A Low-Tech Upgrade for 411 Creates Efficiency
Bell Atlantic rolls out a semi-automated directory assistance
If you think you're conversing with a computer when you dial 411 in the mid-Atlantic region, think again: You're actually talking to a tape recorder.
Bell Atlantic recently modernized its directory assistance service. When you dial 411, after being welcomed to Bell Atlantic by the booming baritone of James Earl Jones, a synthetic voice asks you for the city and then the listing you are trying to locate. After a brief pause, a real operator comes on the line and asks you to hold for your number, after which the machine takes over again to recite the number and offer direct dial service for an additional 30 cents.
Contrary to what one might think, this process does not employ voice-recognition technology. That much-discussed but little-deployed technology is not yet able to accurately and consistently discern various dialects, accents and other subtle nuances that comprise human speech.
Rather, the Bell Atlantic system is actually based on a recording and compression device that captures the voice, compresses the call to filter out the pauses, "umms" and "ahs" and then plays it back to an operator, who punches the number up on a computerized database.
The process, said Bell Atlantic spokesman Michel Daley, saves operators an average of 1.4 seconds per directory assistance call out of a typical 24-second call. So why bother? From Bell Atlantic's view, if you multiply the 1.4 seconds by 850 million, the amount of directory assistance requests the company receives every year, you're talking real time and real money.
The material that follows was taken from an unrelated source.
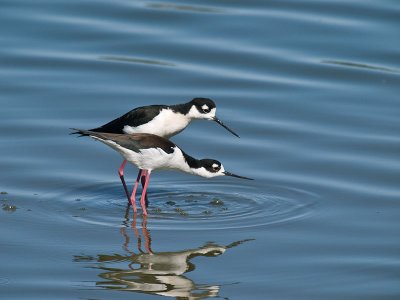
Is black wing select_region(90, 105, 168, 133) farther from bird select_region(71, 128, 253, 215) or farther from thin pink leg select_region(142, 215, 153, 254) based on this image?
thin pink leg select_region(142, 215, 153, 254)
"From our standpoint, it provides greater efficiency in handling directory assistance," said Daley, who also said the new service allows operators to field more calls per day. The system, developed by BellCore and already used by US West and BellSouth, he added, also eliminates the monotony for operators who no longer have to ask the same question more than a thousand times a day.
And how well does it work? If you ask for an unusual or extraordinarily long listing, the system will sometimes asks you to hold for an operator, as it does if you answer the voice prompts with silence.
Daley said the system does what it was designed to do, and has been well-received by more than 95 percent of surveyed Bell Atlantic operators and customers. And callers who prefer human interaction, he pointed out, have the option of pressing "0" at any time to connect directly to an operator. An overwhelming majority of callers, he said, choose not to exercise that option.
Besides helping improve Bell Atlantic's bottom line, the new directory assistance system is novel in that it represents a rare instance of technology deployment not leading to unemployment.
"This system is not designed to replace operators, it is designed to help them do their jobs better," he said.
However, Daley added, Bell Atlantic plans to fire or ease out 5,600 people in its 75,000 workforce over three years, cuts that will hit the approximately 4,500 operators as well. While this particular technology won't generate any pink slips, Daley said the company intends to deploy voice recognition systems when technology permits, a move that will further, if not completely , automate the directory assistance process.
"We have had to find ways to create greater efficiencies - we are facing more competition," said Daley. "We're not a monopoly any more."